* DOCUMENT SECTION
Continued Fractions of Harmonic Numbers

David Wilson davidwwilson at comcast.net
Mon May 30 01:18:43 CEST 2005


----- Original Message ----- 
From: "Leroy Quet" <qq-quet at mindspring.com>
To: <seqfan at ext.jussieu.fr>
Sent: Friday, May 27, 2005 3:12 PM
Subject: Continued Fractions of Harmonic Numbers


>I am wondering about the sequence where the nth term is the lowest
> positive m where the simple continued fraction of
> sum{k=1 to m} 1/k
> has exactly n terms.
>
> I get that the sequence starts 1, 2, 3, 6, 5,...
>
> Is this sequence in the EIS?

Is the fundamental sequence in the OEIS, namely, a(n) = number of terms in 
continued fraction of nth harmonic number?  If so, then your sequence can be 
described as the least inverse of a.

> Is there a term defined for every n? ie - is every number of terms
> represented among the continued fractions of harmonic numbers?
> Or are there some n's where no CF of any harmonic number has exactly n
> terms?

I am sure that as n grows, the above-described a(n) grows erratically 
without bound (although I would be surprised if you could come up with a 
decent lower bound).  In its erratic hopping around, it is not unthinkable 
that a(n) misses some small value m, then eventually n grows large enough 
that a(n) > m, so that a(n) = m has no solution.  This is fairly common 
behavior erratic sequences.

* GIVEN TASK 1
Say whether each statement agrees with the message on continued fractions of harmonic numbers, answering yes or no and quoting the words of the message that decide it: (a) Leroy Quet's sequence begins 1, 2, 3, 6, 5. (b) The reply offers a decent lower bound for a(n). (c) The reply is sure that a(n) grows without bound as n grows.
* GIVEN TASK 2
Quote the listing from the line containing "At what distance from the camera" through the last line of the listing, with both ends included.
The listing is unrelated to the message above.

Records excerpted from a collection
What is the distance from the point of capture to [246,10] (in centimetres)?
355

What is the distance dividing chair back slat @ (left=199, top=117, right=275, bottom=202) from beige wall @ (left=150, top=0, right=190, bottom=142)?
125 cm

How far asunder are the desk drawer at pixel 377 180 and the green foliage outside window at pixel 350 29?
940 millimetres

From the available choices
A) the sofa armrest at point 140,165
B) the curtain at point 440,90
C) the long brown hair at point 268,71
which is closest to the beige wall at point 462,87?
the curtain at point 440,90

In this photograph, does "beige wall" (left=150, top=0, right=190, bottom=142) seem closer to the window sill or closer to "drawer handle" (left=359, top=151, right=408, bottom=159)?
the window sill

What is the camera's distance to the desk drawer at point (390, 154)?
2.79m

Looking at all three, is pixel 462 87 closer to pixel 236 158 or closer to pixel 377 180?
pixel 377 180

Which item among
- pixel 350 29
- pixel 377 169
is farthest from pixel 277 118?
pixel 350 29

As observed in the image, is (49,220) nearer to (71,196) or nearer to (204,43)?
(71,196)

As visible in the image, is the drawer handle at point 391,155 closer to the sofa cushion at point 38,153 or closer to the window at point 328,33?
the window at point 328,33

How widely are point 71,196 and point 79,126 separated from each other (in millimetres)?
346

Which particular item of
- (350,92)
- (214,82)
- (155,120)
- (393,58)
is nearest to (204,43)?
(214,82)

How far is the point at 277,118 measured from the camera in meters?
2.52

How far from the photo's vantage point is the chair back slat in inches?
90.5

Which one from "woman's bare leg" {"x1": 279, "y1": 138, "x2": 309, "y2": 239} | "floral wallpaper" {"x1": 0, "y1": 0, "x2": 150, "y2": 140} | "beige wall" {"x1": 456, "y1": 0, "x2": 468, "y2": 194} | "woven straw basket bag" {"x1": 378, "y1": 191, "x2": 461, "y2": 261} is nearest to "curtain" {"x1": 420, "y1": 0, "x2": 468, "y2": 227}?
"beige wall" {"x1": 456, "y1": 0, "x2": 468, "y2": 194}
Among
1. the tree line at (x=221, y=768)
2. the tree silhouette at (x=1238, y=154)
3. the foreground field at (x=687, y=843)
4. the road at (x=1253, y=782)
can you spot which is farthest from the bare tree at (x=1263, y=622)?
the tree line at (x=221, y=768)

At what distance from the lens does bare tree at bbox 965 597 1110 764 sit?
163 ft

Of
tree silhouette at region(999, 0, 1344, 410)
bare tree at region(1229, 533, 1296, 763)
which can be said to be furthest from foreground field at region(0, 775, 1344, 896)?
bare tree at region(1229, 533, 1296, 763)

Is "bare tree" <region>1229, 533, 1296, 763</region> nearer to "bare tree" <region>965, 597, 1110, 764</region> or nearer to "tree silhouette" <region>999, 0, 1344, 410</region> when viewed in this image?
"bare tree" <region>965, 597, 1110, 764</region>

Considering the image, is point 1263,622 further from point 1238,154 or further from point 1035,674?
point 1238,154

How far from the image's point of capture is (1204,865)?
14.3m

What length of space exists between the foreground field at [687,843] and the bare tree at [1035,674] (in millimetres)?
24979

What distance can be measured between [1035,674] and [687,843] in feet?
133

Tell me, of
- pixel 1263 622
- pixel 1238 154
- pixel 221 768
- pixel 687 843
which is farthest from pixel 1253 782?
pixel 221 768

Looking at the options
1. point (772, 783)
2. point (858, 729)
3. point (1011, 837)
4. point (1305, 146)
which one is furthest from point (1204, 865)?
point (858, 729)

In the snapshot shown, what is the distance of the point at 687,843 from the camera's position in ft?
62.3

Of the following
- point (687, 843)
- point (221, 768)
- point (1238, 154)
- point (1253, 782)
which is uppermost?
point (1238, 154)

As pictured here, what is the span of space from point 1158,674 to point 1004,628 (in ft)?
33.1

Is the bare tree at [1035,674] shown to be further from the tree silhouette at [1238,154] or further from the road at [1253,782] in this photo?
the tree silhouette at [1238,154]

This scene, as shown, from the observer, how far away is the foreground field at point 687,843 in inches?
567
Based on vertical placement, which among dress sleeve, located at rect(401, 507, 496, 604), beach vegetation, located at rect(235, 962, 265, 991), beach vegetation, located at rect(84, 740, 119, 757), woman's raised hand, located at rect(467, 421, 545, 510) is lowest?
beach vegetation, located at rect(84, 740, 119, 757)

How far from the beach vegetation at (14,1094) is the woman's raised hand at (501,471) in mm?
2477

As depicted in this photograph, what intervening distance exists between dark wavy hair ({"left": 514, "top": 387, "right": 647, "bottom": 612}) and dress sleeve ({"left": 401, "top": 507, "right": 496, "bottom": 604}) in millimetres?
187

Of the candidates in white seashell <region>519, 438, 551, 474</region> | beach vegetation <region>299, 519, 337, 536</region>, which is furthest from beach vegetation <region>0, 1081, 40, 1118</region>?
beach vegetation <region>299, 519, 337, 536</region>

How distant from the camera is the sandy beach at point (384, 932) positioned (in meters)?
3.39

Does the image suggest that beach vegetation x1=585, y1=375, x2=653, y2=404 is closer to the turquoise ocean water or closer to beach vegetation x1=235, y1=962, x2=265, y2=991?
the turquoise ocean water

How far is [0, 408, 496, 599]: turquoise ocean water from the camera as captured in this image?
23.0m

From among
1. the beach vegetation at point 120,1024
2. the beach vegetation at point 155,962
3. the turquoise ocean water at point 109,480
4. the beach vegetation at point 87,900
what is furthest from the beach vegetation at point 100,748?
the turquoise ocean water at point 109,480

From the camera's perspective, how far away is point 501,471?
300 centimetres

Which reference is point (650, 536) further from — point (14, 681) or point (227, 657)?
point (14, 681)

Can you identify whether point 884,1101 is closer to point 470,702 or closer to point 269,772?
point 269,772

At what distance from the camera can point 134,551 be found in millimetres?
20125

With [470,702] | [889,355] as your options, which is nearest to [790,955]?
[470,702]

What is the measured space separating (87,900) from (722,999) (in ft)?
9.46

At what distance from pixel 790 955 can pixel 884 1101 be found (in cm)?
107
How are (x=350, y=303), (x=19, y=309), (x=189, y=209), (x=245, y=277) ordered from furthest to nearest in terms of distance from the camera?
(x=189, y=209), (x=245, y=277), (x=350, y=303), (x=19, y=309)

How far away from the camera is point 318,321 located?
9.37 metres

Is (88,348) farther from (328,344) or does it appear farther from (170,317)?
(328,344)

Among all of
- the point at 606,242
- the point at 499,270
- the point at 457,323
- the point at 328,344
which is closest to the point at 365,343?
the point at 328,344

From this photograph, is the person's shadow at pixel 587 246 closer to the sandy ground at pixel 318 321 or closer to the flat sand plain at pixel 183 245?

* TASK SOLUTION 1
(a) Yes: "I get that the sequence starts 1, 2, 3, 6, 5,..."
(b) No: "although I would be surprised if you could come up with a decent lower bound"
(c) Yes: "I am sure that as n grows, the above-described a(n) grows erratically without bound"

* TASK SOLUTION 2
At what distance from the camera can point 134,551 be found in millimetres?
20125

With [470,702] | [889,355] as your options, which is nearest to [790,955]?
[470,702]

What is the measured space separating (87,900) from (722,999) (in ft)?
9.46

At what distance from pixel 790 955 can pixel 884 1101 be found (in cm)?
107
How are (x=350, y=303), (x=19, y=309), (x=189, y=209), (x=245, y=277) ordered from furthest to nearest in terms of distance from the camera?
(x=189, y=209), (x=245, y=277), (x=350, y=303), (x=19, y=309)

How far away from the camera is point 318,321 located?
9.37 metres

Is (88,348) farther from (328,344) or does it appear farther from (170,317)?
(328,344)

Among all of
- the point at 606,242
- the point at 499,270
- the point at 457,323
- the point at 328,344
which is closest to the point at 365,343?
the point at 328,344

From this photograph, is the person's shadow at pixel 587 246 closer to the sandy ground at pixel 318 321 or closer to the flat sand plain at pixel 183 245?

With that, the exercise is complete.